Today it rained all morning and into the afternoon. I woke up, put on some music, and just chilled out while I ate a late breakfast and enjoyed the sounds of the music and the rain coming down outside. There is something so calming about rain for me. It just rocks this heart of mine with each patter of rain the the ground and soothes it into submission. I am so glad God made it rain today because this emo child needed some calmness and peace in the midst of worrying about everything imaginable. Thank you Wilson family for passing down a long line of worriers and giving that "gift" to me. :) It gives a good opportunity to learn trust though I guess.
I think I worry too much about what is coming next and what will happen next and how am I going to be in control of the next thing. It is overwhelming and not healthy at all. My contract on the ship will be over before I know it and I keep thinking that I have to have the next step planned already. It would be nice, but its not the most realistic. Things are always changing and moving and developing. If I plan my life out so much I will not be able to change as easy when it comes. I won't be able to enjoy the growing experiences that I have because I will be so wrapped up in how am I going to get back to what I planned. It's silly. I am not in control. Never have been, never will be.

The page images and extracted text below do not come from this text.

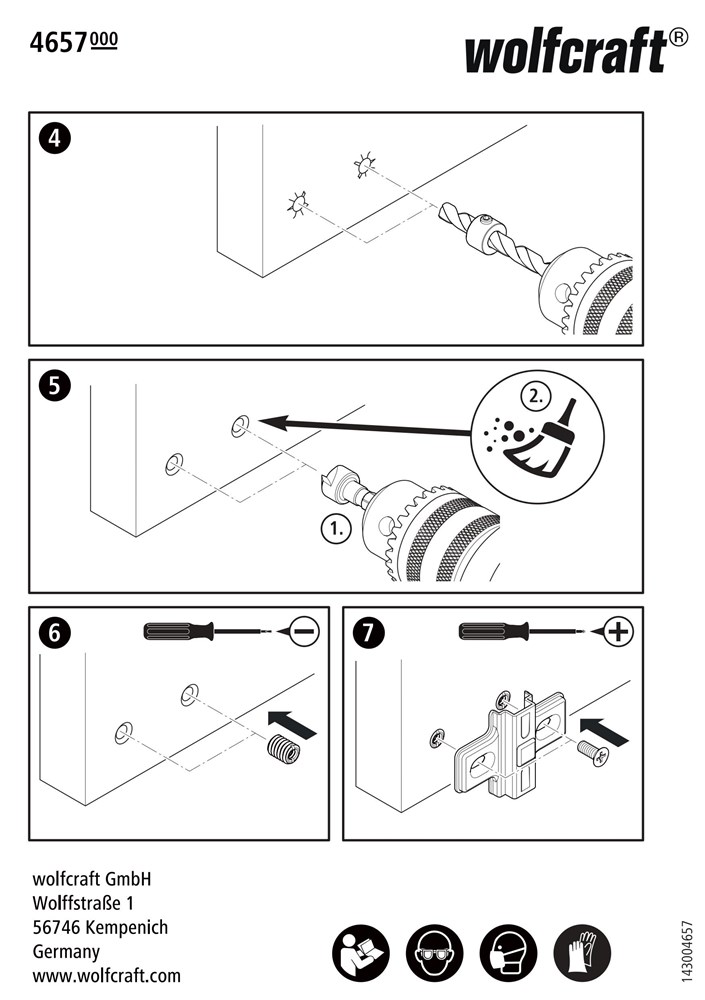 4657 000

wolfcraft®

4

5

2.

1.

6

7

wolfcraft GmbH
Wolffstraße 1
56746 Kempenich
Germany
www.wolfcraft.com

143004657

So, all that to say, when you think of me friend and family say a little prayer for me. Pray for Peace and assurance that God has the ultimate plan for my life and that he will lead me where he wants me to go. If i start to really rest in that more maybe I will actually truly rest!
p.s. A shout out to those people that have to deal with me on a daily basis right now. Your patience and love are what help make me a little more grounded right now and I THANK YOU! I LOVE YOU I LOVE YOU I LOVE YOU!
Rain calms me as well. Too bad we never get it in NM. I love the "emo child" comment... Oh how I wish you'd dress that way!